Udostępniony fragment:
#####

-
51. Data: 2010-12-24 01:05:57
Temat: Re: Mgla
Od: Sebastian Biały <h...@p...onet.pl>
On 2010-12-24 00:39, niusy.pl wrote:
> Musiałbyś to mieć w znacznym % samochodów. MZ zupełnie nierealne.
Nierealność kończy sie kiedy Komisja Europejska albo coś innego z
"Europejska" wypierdzi właściwą dyrektywę.
> No to właśnie mówię, że jeśli w ogóle ma być sprzęt to używanie komórki
> kierowcy nie jest potrzebne.
Dzisiaj mogła by być przydatna, docelowo nie.
> Nierealne. Byłoby dużo dymu i nic więcej.
Dlatego gdybam sobie w nurcie SF z braku innego zajęcia.
> To jednak generuje ich zyski. Darmowe inicjatywy przynoszą straty.
Cała masa darmowych inicjatyw generuje straty. Jak chociaż utrzymywanie
112. Dlaczego ktoś to jeszcze utrzymuje?
> Dobra, rozumiem, że chodzi Ci dokładnie o natychmiastowe wykrywanie
> karamboli i informowanie o tym zainteresowanych, ale tego nie zrobisz bo
> za duża bezwładność jest i masa problemów organizacyjnych.
Bezwładność podjęcia decyzji to milisekundy o ile systemu nie
zaprojektuje debil.
>> Potrzebny jest internet. To załatwia telefon. Ba, to zalatwia gówniany
>> terminal GSM montowany na stałe w samochodzie za 100zł w detalu.
> Znajdź najpierw chętnych do płacenia za ten system w każdym samochodzie,
> nie tylko nowym.
"Chętni" do obowiązkowego ABSu się w EU znalezli jakoś sami.
>> cokolwiek co przypomina wolny internet. I może być nawet powolny.
> Wolny internet ? To publiczne adresy IP :-)
W tej chwili internet w telefonach przypomina przeglądarki *tylko*
facebooka czy co tam aktualnie jest potrzebne tumanistom do zabicia
czasu. Poczekamy, może cos się zmieni, ale coś czuje ze operatorzy
telefonów nie pozwolą na taki wielki błąd jak fakt, że internet normalny
nie jest cenzurowany. Tym razem będa go trzymać w lapie. To utrudnia
zrobienie podobnych systemów bez silnego nacisku prawnego.

#####

Dostępne dane:
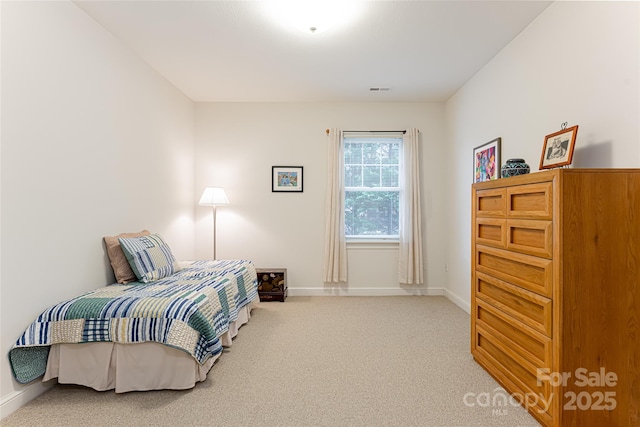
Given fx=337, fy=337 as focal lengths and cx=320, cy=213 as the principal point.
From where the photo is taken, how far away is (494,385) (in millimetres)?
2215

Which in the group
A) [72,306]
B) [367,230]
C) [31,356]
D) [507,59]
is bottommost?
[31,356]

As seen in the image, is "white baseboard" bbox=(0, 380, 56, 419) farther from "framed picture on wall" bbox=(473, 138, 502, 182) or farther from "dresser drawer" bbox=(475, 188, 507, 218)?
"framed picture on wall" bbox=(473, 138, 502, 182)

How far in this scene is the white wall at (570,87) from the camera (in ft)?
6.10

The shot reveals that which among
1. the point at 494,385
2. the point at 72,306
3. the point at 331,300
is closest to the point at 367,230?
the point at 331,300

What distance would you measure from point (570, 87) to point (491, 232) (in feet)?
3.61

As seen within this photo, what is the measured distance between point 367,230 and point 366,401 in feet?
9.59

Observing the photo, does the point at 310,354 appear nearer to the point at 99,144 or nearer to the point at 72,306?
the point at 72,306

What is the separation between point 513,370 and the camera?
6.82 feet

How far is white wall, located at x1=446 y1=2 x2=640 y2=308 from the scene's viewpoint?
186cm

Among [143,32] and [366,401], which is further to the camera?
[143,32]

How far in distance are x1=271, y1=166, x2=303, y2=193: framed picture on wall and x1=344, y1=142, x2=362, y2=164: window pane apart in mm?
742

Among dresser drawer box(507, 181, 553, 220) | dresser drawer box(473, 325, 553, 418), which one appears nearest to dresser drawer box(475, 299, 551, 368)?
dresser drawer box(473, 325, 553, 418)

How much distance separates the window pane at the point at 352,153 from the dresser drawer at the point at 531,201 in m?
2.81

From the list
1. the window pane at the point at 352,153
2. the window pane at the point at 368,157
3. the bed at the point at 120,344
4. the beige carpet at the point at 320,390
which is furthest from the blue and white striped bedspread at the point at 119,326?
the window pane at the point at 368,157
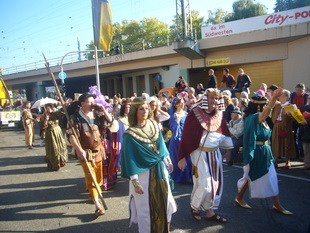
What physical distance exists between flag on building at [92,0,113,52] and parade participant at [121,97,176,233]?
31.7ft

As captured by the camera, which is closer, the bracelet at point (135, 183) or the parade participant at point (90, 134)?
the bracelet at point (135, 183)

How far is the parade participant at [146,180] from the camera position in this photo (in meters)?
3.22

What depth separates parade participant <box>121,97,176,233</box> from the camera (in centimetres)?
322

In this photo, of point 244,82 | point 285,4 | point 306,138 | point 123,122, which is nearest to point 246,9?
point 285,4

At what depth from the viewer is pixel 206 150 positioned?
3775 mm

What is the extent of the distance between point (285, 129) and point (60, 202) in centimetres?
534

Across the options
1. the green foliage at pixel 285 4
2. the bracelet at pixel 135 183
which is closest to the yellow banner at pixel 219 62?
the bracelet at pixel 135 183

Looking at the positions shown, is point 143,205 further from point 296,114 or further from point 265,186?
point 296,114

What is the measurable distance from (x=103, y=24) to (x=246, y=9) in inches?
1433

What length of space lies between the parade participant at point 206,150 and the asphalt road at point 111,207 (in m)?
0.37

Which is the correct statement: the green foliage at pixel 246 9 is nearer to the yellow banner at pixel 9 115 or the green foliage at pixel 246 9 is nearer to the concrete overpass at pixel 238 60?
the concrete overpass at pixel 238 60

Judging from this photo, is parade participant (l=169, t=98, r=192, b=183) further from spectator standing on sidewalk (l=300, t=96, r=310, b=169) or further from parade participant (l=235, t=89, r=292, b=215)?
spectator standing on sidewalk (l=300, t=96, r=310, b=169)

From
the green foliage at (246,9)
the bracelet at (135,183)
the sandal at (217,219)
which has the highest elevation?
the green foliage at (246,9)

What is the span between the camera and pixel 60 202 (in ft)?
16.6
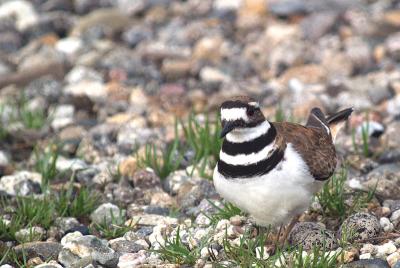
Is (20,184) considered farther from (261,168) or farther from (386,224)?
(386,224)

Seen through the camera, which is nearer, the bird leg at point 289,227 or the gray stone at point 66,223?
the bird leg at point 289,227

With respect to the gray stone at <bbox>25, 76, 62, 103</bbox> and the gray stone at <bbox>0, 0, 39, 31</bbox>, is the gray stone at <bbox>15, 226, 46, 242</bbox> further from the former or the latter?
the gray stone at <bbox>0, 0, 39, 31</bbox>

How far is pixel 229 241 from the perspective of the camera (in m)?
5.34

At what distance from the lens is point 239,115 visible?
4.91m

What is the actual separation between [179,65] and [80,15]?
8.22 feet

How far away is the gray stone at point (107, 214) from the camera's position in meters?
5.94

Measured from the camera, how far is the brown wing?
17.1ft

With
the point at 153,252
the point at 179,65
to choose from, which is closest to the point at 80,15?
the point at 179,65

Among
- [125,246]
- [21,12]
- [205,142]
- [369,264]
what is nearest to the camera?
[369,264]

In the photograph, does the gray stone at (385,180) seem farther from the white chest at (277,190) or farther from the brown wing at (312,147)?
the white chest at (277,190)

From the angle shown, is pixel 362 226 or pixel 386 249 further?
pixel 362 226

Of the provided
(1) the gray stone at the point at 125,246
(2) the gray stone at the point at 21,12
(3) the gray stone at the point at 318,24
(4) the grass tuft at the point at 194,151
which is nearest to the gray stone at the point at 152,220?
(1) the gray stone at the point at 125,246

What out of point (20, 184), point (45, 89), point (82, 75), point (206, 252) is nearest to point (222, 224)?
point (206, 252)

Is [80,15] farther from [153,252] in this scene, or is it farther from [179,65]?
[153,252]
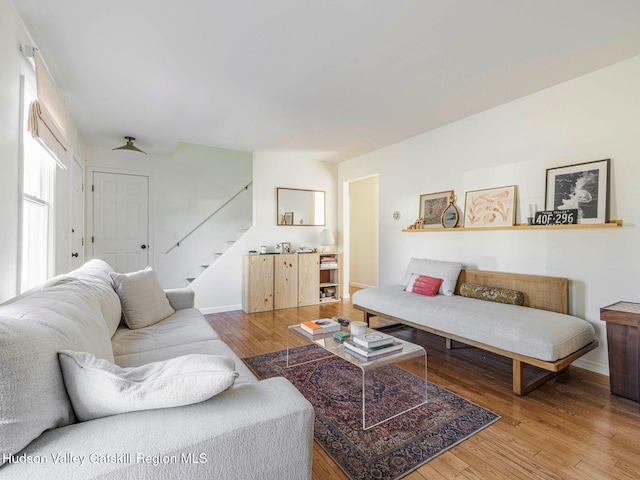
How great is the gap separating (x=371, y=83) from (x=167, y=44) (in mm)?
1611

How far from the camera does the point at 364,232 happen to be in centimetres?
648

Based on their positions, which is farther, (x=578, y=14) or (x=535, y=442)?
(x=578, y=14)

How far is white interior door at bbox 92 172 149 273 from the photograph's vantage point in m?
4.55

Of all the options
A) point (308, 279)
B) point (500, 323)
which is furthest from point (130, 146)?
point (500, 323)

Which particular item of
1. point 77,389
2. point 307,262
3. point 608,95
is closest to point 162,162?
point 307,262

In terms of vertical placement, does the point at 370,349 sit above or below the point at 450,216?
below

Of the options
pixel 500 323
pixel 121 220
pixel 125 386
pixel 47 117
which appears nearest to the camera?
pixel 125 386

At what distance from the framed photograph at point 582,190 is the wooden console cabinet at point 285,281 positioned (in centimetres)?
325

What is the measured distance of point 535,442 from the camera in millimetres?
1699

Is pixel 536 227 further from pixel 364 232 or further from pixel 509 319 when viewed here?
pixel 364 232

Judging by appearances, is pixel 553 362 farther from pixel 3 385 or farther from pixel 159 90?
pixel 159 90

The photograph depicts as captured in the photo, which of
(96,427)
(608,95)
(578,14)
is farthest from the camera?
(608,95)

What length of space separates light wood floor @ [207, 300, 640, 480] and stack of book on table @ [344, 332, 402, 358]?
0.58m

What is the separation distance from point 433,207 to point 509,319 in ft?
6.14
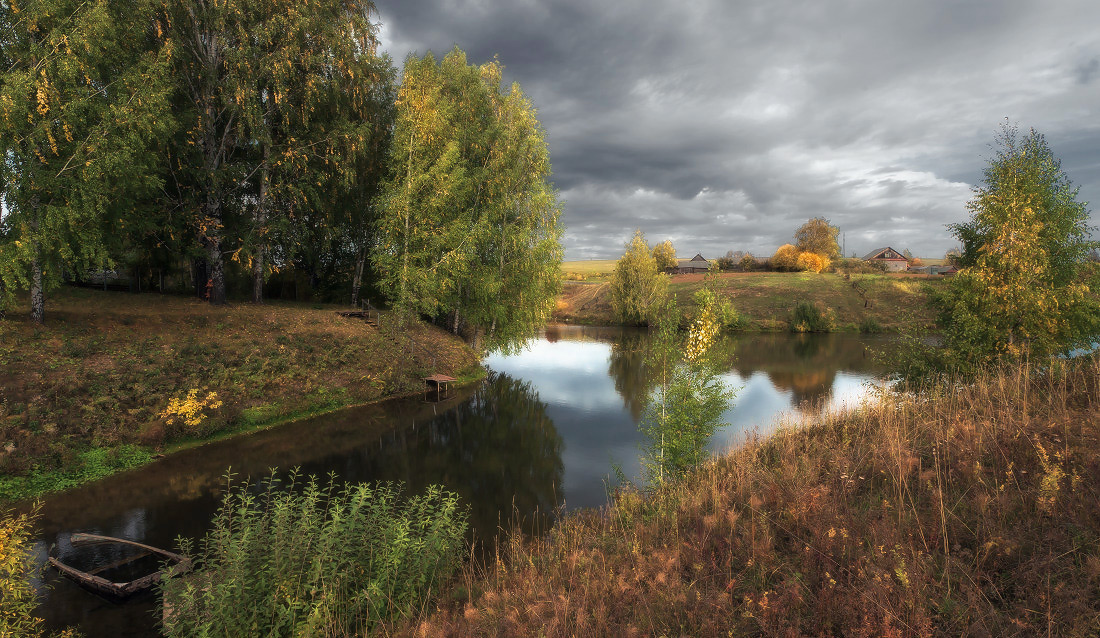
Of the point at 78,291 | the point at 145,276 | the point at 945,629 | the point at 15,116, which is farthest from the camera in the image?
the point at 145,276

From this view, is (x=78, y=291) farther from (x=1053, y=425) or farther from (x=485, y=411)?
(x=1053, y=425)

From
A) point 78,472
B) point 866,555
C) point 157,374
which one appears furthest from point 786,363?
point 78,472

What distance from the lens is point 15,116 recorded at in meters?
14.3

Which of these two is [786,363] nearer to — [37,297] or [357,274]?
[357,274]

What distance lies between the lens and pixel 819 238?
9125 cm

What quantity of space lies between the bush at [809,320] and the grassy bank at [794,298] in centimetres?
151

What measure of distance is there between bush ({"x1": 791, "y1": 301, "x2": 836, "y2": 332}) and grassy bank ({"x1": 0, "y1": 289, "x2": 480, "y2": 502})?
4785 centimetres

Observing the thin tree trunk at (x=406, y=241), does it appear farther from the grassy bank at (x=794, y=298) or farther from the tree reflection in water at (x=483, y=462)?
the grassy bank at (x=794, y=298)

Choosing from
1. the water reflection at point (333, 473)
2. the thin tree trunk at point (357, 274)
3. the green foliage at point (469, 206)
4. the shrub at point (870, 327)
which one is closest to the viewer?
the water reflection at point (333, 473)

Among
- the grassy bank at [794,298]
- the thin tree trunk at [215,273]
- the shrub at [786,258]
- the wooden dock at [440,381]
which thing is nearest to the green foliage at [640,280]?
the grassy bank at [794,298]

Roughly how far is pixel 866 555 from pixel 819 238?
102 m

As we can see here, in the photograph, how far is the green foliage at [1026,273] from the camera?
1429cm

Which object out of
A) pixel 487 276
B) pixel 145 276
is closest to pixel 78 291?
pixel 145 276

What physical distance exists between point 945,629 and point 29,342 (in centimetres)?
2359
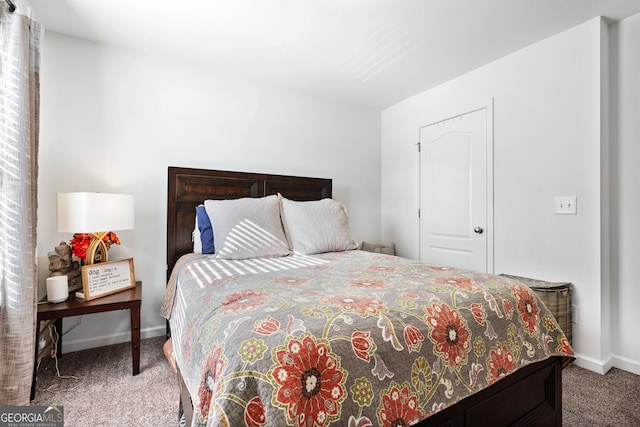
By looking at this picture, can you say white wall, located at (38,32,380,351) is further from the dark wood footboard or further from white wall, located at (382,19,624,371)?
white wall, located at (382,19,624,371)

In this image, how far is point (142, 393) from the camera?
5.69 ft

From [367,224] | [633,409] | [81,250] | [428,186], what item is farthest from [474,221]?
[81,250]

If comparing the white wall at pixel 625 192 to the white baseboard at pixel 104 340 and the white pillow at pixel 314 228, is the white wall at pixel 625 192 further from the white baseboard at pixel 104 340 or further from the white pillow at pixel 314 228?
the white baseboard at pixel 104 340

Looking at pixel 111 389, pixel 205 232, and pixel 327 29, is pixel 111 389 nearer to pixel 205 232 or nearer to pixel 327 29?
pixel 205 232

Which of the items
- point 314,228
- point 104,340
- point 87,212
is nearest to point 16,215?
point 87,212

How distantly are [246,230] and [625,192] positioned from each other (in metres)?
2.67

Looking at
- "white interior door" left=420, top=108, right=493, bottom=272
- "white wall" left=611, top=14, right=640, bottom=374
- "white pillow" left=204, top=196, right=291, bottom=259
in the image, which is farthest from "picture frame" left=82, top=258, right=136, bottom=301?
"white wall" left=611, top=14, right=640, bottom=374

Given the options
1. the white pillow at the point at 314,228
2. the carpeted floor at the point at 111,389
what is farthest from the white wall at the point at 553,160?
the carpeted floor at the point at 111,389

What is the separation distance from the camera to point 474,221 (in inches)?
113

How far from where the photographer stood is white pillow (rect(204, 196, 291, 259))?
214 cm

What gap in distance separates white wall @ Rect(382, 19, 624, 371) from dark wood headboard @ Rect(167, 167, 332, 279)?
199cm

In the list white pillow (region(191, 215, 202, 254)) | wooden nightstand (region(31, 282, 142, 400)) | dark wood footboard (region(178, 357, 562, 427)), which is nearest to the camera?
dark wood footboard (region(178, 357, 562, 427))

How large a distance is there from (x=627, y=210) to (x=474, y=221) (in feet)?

#####

Zadanie A: Zaktualizuj część fragmentu, zaczynając od „Cała masa darmowych” i idąc aż do „masa problemów organizacyjnych.”. Przepisz ją ponownie, wstawiając „wypadków” w miejsce „karamboli”.
Zadanie B: Proszę wypisać z rekordów każdy wiersz, w którym występuje słowo „feet”.

Odpowiedź A:
Cała masa darmowych inicjatyw generuje straty. Jak chociaż utrzymywanie
112. Dlaczego ktoś to jeszcze utrzymuje?
> Dobra, rozumiem, że chodzi Ci dokładnie o natychmiastowe wykrywanie
> wypadków i informowanie o tym zainteresowanych, ale tego nie zrobisz bo
> za duża bezwładność jest i masa problemów organizacyjnych.

Odpowiedź B:
What distance would you measure from point (570, 87) to point (491, 232) (in feet)?
As seen within this photo, what is the measured distance between point 367,230 and point 366,401 in feet?
6.82 feet
8.22 feet
How large a distance is there from (x=627, y=210) to (x=474, y=221) (in feet)?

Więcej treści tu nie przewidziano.